23.7.06

Historisches Karussell: technikgeschichtliches Juwel im Englischen Garten

Unter alten Buchen steht ein moosgrüner Pavillon mit weißen Sprossenfenstern und Schindeldach. Wie ein Zauberkasten verbirgt er die Drehbühne des historischen Karussells im Englischen Garten, nahe dem Chinesischen Turm. Seit 1913 haben hier unzählige Mädchen und Jungen in Kutsche und Schlitten, auf Pferden, Schwan und Storch ihre Runden gedreht; sie haben gejauchzt und gelacht, zu den Melodien der Walzenorgel.
An der Türschwelle des Pavillons ziehen vor meinem inneren Auge Bilder vorbei, Bilder aus der Kindheit. Damals bannte mich der schwarzweiße Storch mit seinem langen, roten Schnabel und dem Sitzkissen aus Samt. Jenes Fabeltier war mir seinerzeit nur aus Märchenbüchern und von Erzählungen der Erwachsenen bekannt: Es hieß, der scheue Meister Adebar ließe sich nur selten blicken. Er niste meist auf dem Lande, hoch oben, auf Hausdächern, Kirchtürmen oder in Baumwipfeln – für einen vierjährigen Stadtjungen also unerreichbar fern. Hier, im Karussell, begegnete ich dem geheimnisvollen Wesen zum ersten Mal hautnah, dieser Storch ließ sich sogar anfassen. Wenn ich heute an diesem Ort vorbeikomme, ist es so, als würde ich nach Jahren einen vertrauten Freund wiedersehen.

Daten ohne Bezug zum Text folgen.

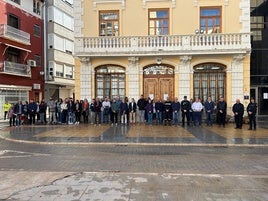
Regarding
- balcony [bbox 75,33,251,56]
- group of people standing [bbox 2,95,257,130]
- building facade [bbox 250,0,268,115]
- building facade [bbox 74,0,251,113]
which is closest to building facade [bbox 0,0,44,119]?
group of people standing [bbox 2,95,257,130]

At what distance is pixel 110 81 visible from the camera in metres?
23.2

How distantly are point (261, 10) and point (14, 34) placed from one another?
864 inches

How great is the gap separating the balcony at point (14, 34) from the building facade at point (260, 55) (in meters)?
21.2

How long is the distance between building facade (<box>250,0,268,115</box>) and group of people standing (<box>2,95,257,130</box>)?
8.03 m

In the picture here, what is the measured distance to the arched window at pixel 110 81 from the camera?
2312cm

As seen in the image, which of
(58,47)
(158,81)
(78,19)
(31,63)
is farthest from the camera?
(58,47)

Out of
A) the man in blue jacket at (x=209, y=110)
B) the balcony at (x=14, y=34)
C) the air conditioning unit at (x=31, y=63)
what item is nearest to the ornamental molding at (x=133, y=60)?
the man in blue jacket at (x=209, y=110)

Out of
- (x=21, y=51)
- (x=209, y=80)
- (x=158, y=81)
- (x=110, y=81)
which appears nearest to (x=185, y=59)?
(x=209, y=80)

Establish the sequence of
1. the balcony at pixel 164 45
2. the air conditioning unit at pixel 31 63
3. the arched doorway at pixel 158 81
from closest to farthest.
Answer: the balcony at pixel 164 45, the arched doorway at pixel 158 81, the air conditioning unit at pixel 31 63

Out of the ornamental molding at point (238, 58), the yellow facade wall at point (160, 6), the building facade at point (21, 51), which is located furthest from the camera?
the building facade at point (21, 51)

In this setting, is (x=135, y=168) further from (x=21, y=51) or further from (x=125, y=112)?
(x=21, y=51)

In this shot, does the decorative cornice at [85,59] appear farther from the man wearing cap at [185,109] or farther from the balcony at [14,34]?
the balcony at [14,34]

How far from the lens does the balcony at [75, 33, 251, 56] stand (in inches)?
851

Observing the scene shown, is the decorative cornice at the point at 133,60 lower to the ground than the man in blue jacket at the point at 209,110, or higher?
higher
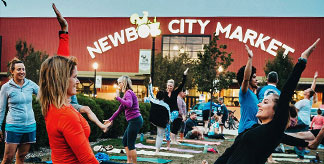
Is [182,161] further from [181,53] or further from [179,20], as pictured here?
[179,20]

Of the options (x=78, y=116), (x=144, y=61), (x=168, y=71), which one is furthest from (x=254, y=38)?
(x=78, y=116)

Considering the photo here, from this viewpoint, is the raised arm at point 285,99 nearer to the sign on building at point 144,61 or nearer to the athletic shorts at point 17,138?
the athletic shorts at point 17,138

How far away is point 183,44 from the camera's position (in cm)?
4606

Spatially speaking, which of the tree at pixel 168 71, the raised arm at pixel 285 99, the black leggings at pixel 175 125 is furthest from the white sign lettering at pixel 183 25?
the raised arm at pixel 285 99

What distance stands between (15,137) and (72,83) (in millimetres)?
3451

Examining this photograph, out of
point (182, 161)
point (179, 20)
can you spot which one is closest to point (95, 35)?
point (179, 20)

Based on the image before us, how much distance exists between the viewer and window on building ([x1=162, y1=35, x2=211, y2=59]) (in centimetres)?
4552

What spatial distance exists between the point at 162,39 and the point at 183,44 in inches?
104

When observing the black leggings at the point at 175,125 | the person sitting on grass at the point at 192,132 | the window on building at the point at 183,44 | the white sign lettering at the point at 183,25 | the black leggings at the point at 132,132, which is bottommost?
the person sitting on grass at the point at 192,132

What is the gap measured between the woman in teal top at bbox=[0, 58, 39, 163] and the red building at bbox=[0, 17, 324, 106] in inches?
1418

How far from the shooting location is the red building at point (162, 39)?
4266 cm

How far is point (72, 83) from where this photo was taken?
2482mm

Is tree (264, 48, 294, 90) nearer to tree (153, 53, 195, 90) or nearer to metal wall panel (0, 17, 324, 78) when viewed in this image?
metal wall panel (0, 17, 324, 78)

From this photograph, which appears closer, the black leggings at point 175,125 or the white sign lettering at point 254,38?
the black leggings at point 175,125
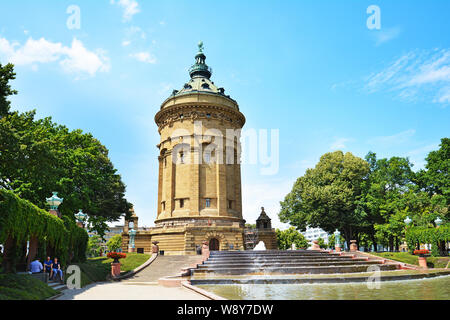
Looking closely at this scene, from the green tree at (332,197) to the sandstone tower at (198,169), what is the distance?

Die Empfindungen der kleinen Karussell-Gäste schilderte Regisseur Ernst Ginsberg in seinem Gedicht einst treffend: „Dreh Dich schnell, dreh Dich schnell / liebes altes Karussell. / Löwe, Storch und Krokodil / traben mit im Ringelspiel. Schimmel hü! Und Schlitten ho! Kutsche und Karosse! / Kinderaugen glitzern so / heiß auf hohem Rosse …“
Glitzernde Kinderaugen trifft man noch immer hier an. Mittlerweile begeistern sich auch die Erwachsenen für das zum technikgeschichtlichen Juwel avancierte Karussell im Englischen Garten.
Rufe aus dem Biergarten nebenan drängen sich mir auf, die Bilderflut meiner Kindheitserinnerungen reißt plötzlich ab: Ich bin wieder in der Gegenwart angekommen, bei einem Treffen mit Freunden am Chinesischen Turm, an einem späten Samstagnachmittag des 22. Juli.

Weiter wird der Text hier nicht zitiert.